From the article below on a blood test for suicide risk, output word for word the stretch from "According to an" through "of the study.".

### [SELECTED EXTRACT]

#####

Suicidal individuals had significantly higher levels of methyl in their blood
Researchers at John Hopkins University have discovered a chemical alteration in a single human gene linked to stress reactions which if confirmed in larger studies, could give doctors a simple blood test to reliably predict a person's aptitude for committing suicide.
According to an article in the Washington Post, researchers studied a group of chemicals that modify the brain when an individual is confronted by situations that cause stress or anxiety. A hormone, Cortisol, helps an individual cope with the stress of daily tasks as well as extreme situations. "It helps you get up in the morning, it helps you cross the road, and it helps you run away from a lion," said Mr Zachary Kaminsky, assistant professor of psychiatry and behavioral sciences at Johns Hopkins University and lead researcher of the study.

#####

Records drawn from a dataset

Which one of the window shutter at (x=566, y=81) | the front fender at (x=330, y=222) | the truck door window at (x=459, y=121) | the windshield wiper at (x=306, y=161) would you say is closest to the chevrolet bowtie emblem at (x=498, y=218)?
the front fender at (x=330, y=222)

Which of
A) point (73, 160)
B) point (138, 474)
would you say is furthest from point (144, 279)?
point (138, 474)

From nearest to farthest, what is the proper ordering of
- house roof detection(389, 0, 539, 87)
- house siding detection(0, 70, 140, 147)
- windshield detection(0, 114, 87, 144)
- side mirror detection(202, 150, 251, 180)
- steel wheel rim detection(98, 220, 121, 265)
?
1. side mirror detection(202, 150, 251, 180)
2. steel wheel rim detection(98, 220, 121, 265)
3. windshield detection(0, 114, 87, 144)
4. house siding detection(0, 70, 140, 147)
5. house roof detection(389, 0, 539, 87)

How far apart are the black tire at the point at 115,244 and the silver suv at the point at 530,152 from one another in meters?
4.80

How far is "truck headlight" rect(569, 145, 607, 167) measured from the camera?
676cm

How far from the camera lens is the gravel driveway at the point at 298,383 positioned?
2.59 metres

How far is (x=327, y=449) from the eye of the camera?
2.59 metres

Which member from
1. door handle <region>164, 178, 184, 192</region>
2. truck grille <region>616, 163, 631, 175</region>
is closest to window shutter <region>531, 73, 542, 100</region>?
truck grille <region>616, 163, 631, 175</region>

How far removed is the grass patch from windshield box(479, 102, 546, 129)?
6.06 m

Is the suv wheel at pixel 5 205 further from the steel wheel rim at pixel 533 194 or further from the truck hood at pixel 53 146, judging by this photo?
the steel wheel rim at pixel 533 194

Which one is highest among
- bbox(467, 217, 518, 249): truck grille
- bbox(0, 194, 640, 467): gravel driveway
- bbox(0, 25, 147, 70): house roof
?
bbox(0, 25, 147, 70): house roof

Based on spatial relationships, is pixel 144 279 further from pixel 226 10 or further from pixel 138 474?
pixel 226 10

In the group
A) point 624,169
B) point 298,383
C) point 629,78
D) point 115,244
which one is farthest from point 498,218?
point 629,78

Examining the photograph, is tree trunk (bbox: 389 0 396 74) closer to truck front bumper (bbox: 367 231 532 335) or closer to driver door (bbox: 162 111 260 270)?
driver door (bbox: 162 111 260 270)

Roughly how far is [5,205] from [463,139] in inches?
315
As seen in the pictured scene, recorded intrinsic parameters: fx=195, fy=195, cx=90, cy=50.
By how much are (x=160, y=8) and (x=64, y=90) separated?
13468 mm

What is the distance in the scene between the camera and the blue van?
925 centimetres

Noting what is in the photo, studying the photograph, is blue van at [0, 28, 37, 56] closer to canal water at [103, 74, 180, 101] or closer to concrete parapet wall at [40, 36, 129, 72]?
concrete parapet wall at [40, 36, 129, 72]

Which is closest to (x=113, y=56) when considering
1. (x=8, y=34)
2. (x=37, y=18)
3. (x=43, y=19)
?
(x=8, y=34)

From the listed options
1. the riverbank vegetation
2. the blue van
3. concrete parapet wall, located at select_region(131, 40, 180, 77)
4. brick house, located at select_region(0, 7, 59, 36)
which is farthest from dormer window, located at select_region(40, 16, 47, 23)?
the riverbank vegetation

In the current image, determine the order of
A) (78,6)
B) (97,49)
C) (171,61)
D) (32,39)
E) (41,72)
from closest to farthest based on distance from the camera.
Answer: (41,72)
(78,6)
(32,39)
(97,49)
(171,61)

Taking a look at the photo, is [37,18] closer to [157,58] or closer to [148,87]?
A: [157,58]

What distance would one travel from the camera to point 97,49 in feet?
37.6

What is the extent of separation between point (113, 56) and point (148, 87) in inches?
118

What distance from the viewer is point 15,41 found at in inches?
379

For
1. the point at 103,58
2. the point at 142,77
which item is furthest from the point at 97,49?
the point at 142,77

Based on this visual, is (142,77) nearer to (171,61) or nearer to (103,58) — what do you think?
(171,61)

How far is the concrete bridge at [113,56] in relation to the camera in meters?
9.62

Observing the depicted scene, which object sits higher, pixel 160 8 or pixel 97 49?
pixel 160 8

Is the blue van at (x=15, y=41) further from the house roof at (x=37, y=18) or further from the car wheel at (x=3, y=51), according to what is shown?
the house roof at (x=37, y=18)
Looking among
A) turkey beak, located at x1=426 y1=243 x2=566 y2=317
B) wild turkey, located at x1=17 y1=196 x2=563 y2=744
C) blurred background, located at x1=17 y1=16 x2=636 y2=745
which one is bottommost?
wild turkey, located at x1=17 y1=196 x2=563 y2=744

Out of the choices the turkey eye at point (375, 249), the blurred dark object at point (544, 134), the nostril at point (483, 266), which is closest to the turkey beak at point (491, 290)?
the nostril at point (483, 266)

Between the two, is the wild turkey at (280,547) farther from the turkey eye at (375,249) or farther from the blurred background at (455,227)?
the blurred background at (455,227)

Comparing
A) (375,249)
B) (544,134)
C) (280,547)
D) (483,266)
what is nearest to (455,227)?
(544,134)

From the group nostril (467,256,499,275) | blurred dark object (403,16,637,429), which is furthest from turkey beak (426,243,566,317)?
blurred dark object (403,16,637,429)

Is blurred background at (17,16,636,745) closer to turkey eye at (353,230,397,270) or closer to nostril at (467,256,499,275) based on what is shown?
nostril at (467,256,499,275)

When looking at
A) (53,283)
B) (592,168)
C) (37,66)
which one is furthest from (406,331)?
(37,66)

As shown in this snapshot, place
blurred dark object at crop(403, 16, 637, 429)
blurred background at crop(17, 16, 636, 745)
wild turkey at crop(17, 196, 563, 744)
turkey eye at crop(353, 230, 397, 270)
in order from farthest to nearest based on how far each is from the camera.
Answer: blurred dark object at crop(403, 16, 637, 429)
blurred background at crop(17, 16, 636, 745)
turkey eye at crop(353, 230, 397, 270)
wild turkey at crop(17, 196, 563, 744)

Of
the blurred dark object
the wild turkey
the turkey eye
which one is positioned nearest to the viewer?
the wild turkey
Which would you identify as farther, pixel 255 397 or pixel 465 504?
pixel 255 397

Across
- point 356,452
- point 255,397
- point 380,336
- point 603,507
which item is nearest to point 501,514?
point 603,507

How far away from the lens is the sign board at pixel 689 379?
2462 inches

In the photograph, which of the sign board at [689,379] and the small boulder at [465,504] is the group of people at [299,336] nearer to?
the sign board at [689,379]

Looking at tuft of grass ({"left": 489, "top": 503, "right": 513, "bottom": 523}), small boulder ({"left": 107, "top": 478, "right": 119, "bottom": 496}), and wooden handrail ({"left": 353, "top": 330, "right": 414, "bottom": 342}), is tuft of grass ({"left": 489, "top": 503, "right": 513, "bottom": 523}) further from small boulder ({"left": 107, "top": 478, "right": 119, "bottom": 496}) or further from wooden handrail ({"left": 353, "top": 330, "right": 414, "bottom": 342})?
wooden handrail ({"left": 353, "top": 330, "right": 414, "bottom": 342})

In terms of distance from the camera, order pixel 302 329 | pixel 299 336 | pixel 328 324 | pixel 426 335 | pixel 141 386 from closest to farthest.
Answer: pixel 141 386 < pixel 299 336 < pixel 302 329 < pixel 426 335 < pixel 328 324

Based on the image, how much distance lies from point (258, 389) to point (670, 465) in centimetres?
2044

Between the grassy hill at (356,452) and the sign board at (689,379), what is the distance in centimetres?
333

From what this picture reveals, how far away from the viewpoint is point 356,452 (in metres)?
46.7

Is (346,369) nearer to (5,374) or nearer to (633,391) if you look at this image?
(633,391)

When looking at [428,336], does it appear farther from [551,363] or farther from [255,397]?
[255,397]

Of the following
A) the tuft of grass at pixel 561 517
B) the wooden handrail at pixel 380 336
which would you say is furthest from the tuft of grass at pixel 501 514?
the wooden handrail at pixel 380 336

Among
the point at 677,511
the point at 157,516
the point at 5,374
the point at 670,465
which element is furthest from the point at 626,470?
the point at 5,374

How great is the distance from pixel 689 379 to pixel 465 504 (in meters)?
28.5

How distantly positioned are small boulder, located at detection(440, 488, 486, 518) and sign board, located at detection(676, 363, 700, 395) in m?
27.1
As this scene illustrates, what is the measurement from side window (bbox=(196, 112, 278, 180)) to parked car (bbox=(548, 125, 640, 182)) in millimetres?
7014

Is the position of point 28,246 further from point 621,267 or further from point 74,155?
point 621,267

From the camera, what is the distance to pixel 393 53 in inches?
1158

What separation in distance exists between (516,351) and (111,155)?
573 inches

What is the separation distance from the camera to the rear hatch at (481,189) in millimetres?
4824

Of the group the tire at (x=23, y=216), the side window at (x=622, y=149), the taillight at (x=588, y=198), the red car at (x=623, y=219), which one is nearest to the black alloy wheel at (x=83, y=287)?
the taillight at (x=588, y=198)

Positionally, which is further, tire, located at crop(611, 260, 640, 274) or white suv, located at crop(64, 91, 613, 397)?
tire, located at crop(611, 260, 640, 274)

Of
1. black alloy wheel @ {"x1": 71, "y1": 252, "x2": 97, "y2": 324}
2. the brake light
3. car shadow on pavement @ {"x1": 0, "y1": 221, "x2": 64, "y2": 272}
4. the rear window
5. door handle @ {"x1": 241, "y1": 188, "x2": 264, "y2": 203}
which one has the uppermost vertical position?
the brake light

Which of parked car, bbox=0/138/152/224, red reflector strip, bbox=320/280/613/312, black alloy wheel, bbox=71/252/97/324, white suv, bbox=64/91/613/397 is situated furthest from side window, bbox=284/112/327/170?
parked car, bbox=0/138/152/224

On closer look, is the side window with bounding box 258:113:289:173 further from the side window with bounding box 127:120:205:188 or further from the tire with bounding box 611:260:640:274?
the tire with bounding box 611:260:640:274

#####

### [EXERCISE SOLUTION]
According to an article in the Washington Post, researchers studied a group of chemicals that modify the brain when an individual is confronted by situations that cause stress or anxiety. A hormone, Cortisol, helps an individual cope with the stress of daily tasks as well as extreme situations. "It helps you get up in the morning, it helps you cross the road, and it helps you run away from a lion," said Mr Zachary Kaminsky, assistant professor of psychiatry and behavioral sciences at Johns Hopkins University and lead researcher of the study.